Les Cascades de Karfiguéla tombent en une succession de paliers sur des corniches de basalte sombre, chaque chute alimentant une vasque de plusieurs degrés plus fraîche que l’air alentour. Après deux heures de route sur des pistes en latérite sous le soleil de fin de matinée, entrer dans cette fraîcheur fut un événement physique, quelque chose que mon corps avait enregistré avant que mon esprit ne le comprît. J’étais arrivé seul un mardi, et le site m’appartenait entièrement : pas d’autres visiteurs, le gardien sommeillant dans un abri en bois à l’entrée, les oiseaux faisant ce que font les oiseaux dans un endroit où le couvert arboré est assez dense pour amortir le monde extérieur.

La cascade supérieure de Karfiguéla dévalant un basalte en gradins vers une vasque dans l'ombre, des fougères agrippées à la roche mouillée de chaque côté

Ce qui frappe aux cascades de Karfiguéla, ce n’est pas leur hauteur — elles ne sont pas spectaculaires au sens d’une seule grande chute — mais la persistance du vert qui les entoure. Le Burkina Faso est un pays de latérite et de poussière, de brousse épineuse et d’un immense ciel ouvert, et la végétation ici le long de la Comoé paraît presque transgressive par contraste. Des fougères capillaires pendent des parois rocheuses humides. Des racines de figuier sauvage s’agrippent à la roche en gros câbles. Un martin-pêcheur travaillait la vasque inférieure avec une attention professionnelle sérieuse pendant que je m’asseyais sur un rocher plat et mangeais une mangue achetée au marché de Banfora, laissant le jus me couler sur le poignet parce qu’il n’y avait personne devant qui être poli.

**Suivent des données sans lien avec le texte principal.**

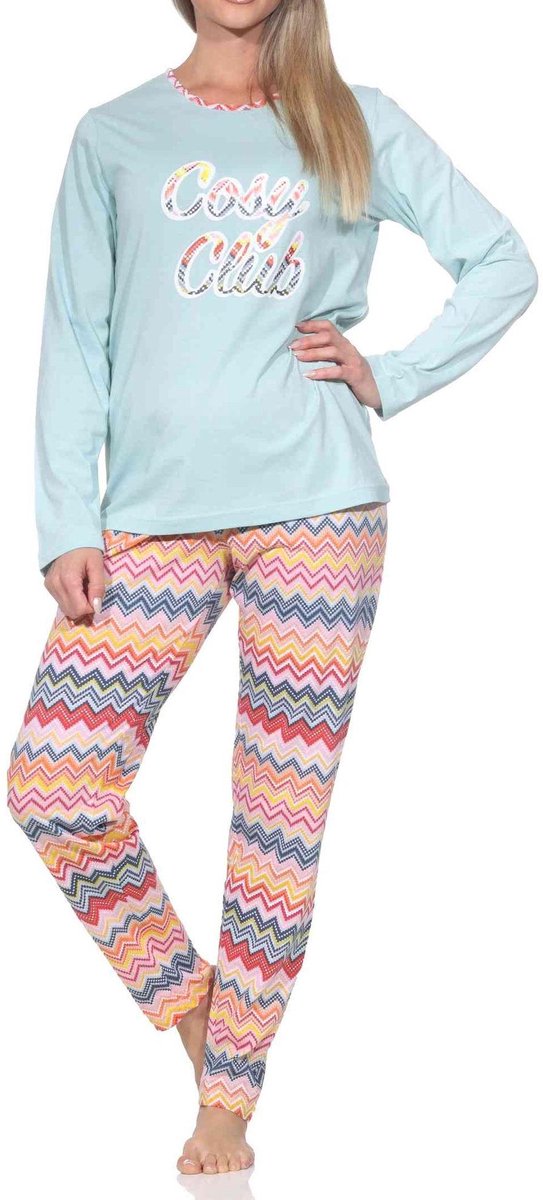 Normann dames pyjama met lange mouwen in een prachtige etnische look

Le week-end, les familles du coin viennent pique-niquer ici — étalant des nattes sur les roches plates, pataugeant dans les hauts-fonds avec des enfants qui crient de froid avant de refuser d’en sortir. Le site se transforme en quelque chose de communautaire et de festif, les chutes servant de décor à des déjeuners qui commencent tard et finissent plus tard encore. Je suis revenu un samedi pour voir cette version de l’endroit et c’était aussi bien, différemment bien : les cascades comme infrastructure sociale, comme un cadeau du paysage à une communauté qui doit pour l’essentiel fabriquer ses propres loisirs.

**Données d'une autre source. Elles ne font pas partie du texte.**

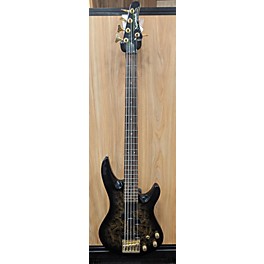 Used Sabian Used SANICK 5 Black And Gold Electric Bass Guitar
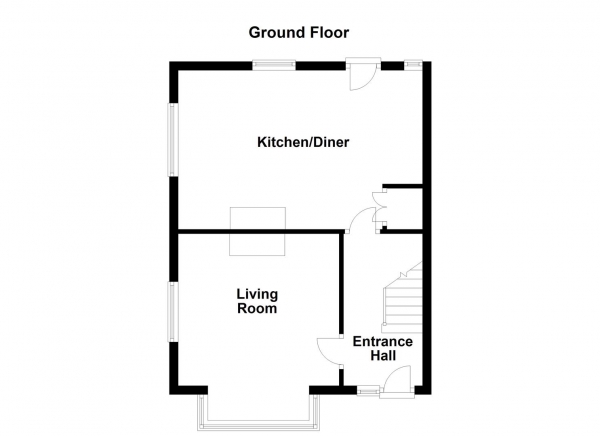 Floor Plan Image for 3 Bedroom Semi-Detached House for Sale in Fairfield Crescent, Dewsbury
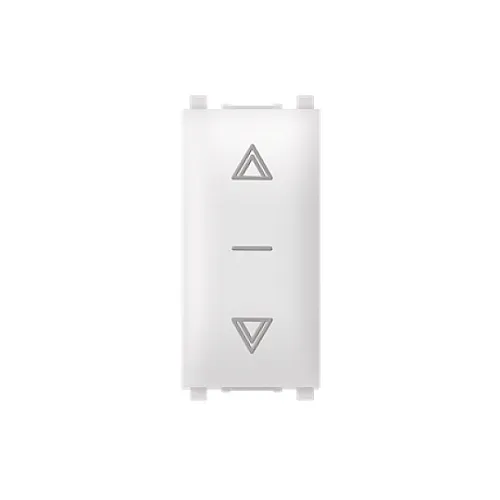 Sklopka za roletne bela 10AX250V E-1M 72108.0 Experience Aling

Des familles en pique-nique sur des roches plates au bord des vasques de Karfiguéla un samedi après-midi, des enfants pataugeant dans les hauts-fonds sous une canopée d'arbres de berge

La route du retour vers Banfora traverse une vallée où la récolte de canne à sucre battait son plein : des hommes à la machette coupant la canne à la base, les épaisses tiges vertes tombant en arcs lents, une odeur de sève sucrée libérée dans l’air chaud. Tout le couloir entre la ville et les chutes donne l’impression d’être une poche du pays fonctionnant à un taux d’humidité différent de tout ce qui l’entoure, comme si la Comoé avait attiré autour d’elle un autre climat à force de persévérance. Dans un pays sahélien enclavé, une eau aussi présente et aussi froide acquiert vite son statut.

Quand y aller : Octobre à janvier est idéal — les pluies sont terminées mais la végétation est encore verte et le débit est à son meilleur. En mars, le volume d’eau diminue sensiblement. Évitez le pic de la saison des pluies (juillet–août) quand les pistes d’accès peuvent devenir difficiles.